Exercise passage:
• • • • •

Shotokan for self defence.

Would the fact that Sensei Ando also practices Bjj have anything to do with him suddenly "discovering" Karate ground fighting?

He didnt "discover" it, that moves always been there.. Other schools have taught that move that way. Attributing it to him would be like saying the Gracies invented the Armbar. Not to mention the examples Paul D and K-Man gave from other forms if you'd like other examples. At this point, you're simply in denial because your Shotokan was lacking so you assume all else does as well.
 
While Krav hand techs may not be comparable to boxing, they're comparable to the hand techs of other MAs. According to Abernathy, Karate grappling is below every form of grappling out there. So you're not making an accurate comparison here.
I would suggest Krav hand techniques are every bit comparable to boxing. They were taken from boxing and they are trained as a boxer would train. Further they are used without bandaging the hands and using gloves so the alignment of the arm and wrist is critical. What I teach in punching for both Krav and karate is far more technical than I was taught in my boxing.

And, FWIW, I think you are misquoting Iain Abernethy.

We have yet to see any Karate ground game whatsoever. All we're getting are stories of Okinawans playing grappling games with each other. Where's some examples of traditional karate ground fighting? Surely if it's being taught in Okinawan Karate we should see evidence of it somewhere.
No, it is only you who hasn't seen it. I've been training it since I started karate over 30 years ago. Historical evidence is readily available for its origins and there is ample evidence even on youtube of people practising different aspects of it. As you have always been telling us, fights often go to the ground so if Tegumi is the original Okinawan wrestling and it didn't go to the ground maybe we should all learn it for its 'anti-grappling' effectiveness.

• • • • •

Stored entries
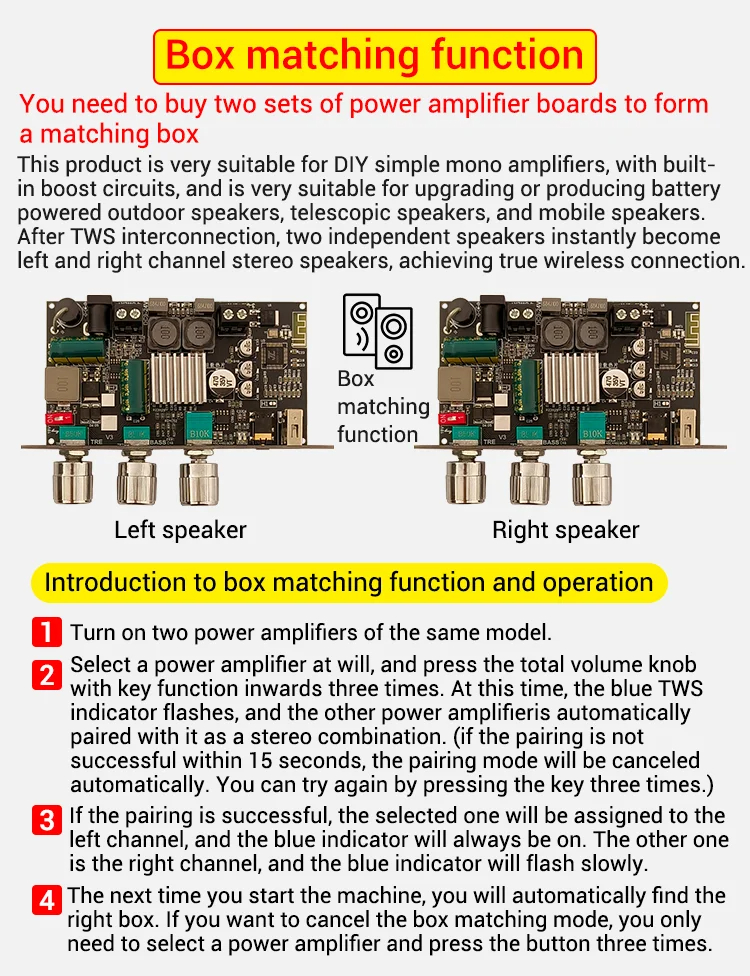 Box matching function

You need to buy two sets of power amplifier boards to form a matching box

This product is very suitable for DIY simple mono amplifiers, with built-in boost circuits, and is very suitable for upgrading or producing battery powered outdoor speakers, telescopic speakers, and mobile speakers. After TWS interconnection, two independent speakers instantly become left and right channel stereo speakers, achieving true wireless connection.

TRE V3 BASS B10K

Box matching function

TRE V3 BASS B10K

Left speaker

Right speaker

Introduction to box matching function and operation

1 Turn on two power amplifiers of the same model.

2 Select a power amplifier at will, and press the total volume knob with key function inwards three times. At this time, the blue TWS indicator flashes, and the other power amplifieris automatically paired with it as a stereo combination. (if the pairing is not successful within 15 seconds, the pairing mode will be canceled automatically. You can try again by pressing the key three times.)

3 If the pairing is successful, the selected one will be assigned to the left channel, and the blue indicator will always be on. The other one is the right channel, and the blue indicator will flash slowly.

4 The next time you start the machine, you will automatically find the right box. If you want to cancel the box matching mode, you only need to select a power amplifier and press the button three times.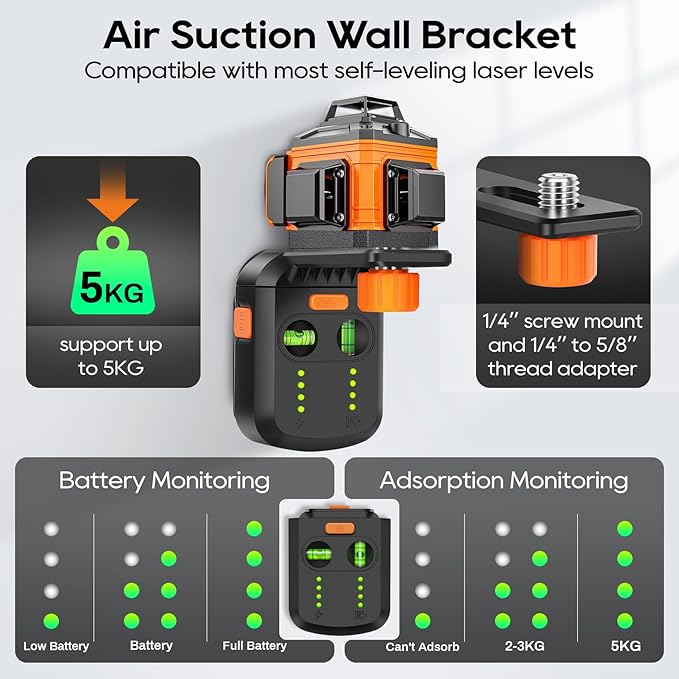 Air Suction Wall Bracket
Compatible with most self-leveling laser levels

5KG
support up to 5KG

1/4" screw mount and 1/4" to 5/8" thread adapter

Battery Monitoring

Low Battery
Battery
Full Battery

Adsorption Monitoring

Can't Adsorb
2-3KG
5KG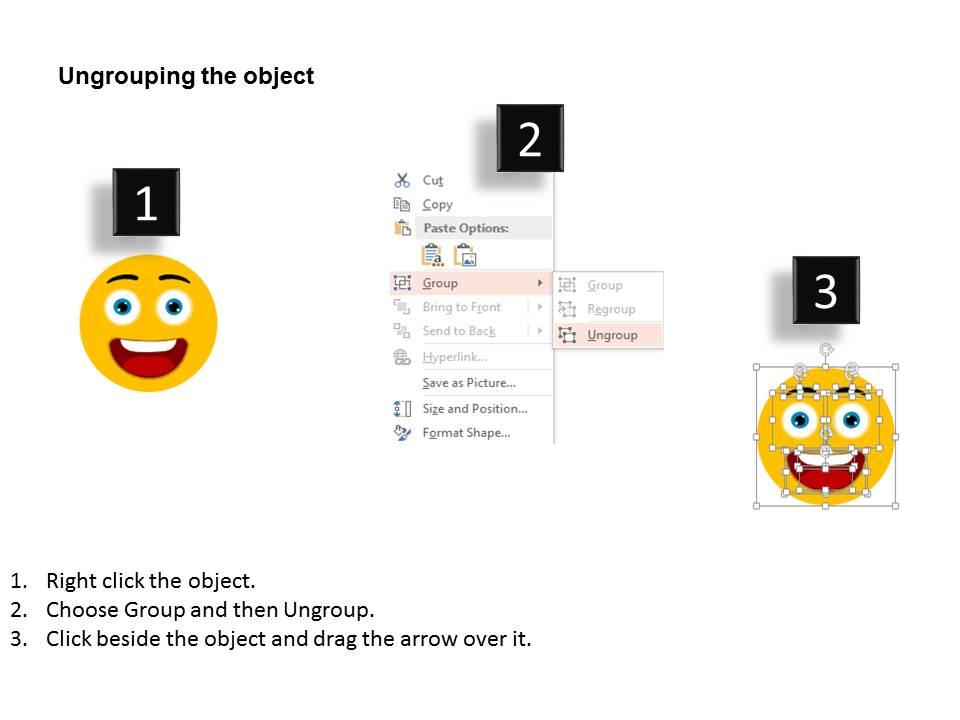 Ungrouping the object

1

2

Cut
Copy
Paste Options:
Group
Bring to Front
Send to Back
Hyperlink...
Save as Picture...
Size and Position...
Format Shape...

Group
Regroup
Ungroup

3

1. Right click the object.
2. Choose Group and then Ungroup.
3. Click beside the object and drag the arrow over it.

• • • • •

Action item A: Reproduce the part of the karate discussion that begins at the words "I would suggest" and stops after "of it somewhere.".
Action item B:
Answer these questions from the karate discussion:
(i) What other martial art does Sensei Ando also practice?
(ii) Whom does the comparison say did not invent the Armbar?
(iii) How long ago does one writer say karate training began?

Expected answer A:
I would suggest Krav hand techniques are every bit comparable to boxing. They were taken from boxing and they are trained as a boxer would train. Further they are used without bandaging the hands and using gloves so the alignment of the arm and wrist is critical. What I teach in punching for both Krav and karate is far more technical than I was taught in my boxing.

And, FWIW, I think you are misquoting Iain Abernethy.

We have yet to see any Karate ground game whatsoever. All we're getting are stories of Okinawans playing grappling games with each other. Where's some examples of traditional karate ground fighting? Surely if it's being taught in Okinawan Karate we should see evidence of it somewhere.

Expected answer B:
(i) Bjj
(ii) The Gracies
(iii) Over 30 years ago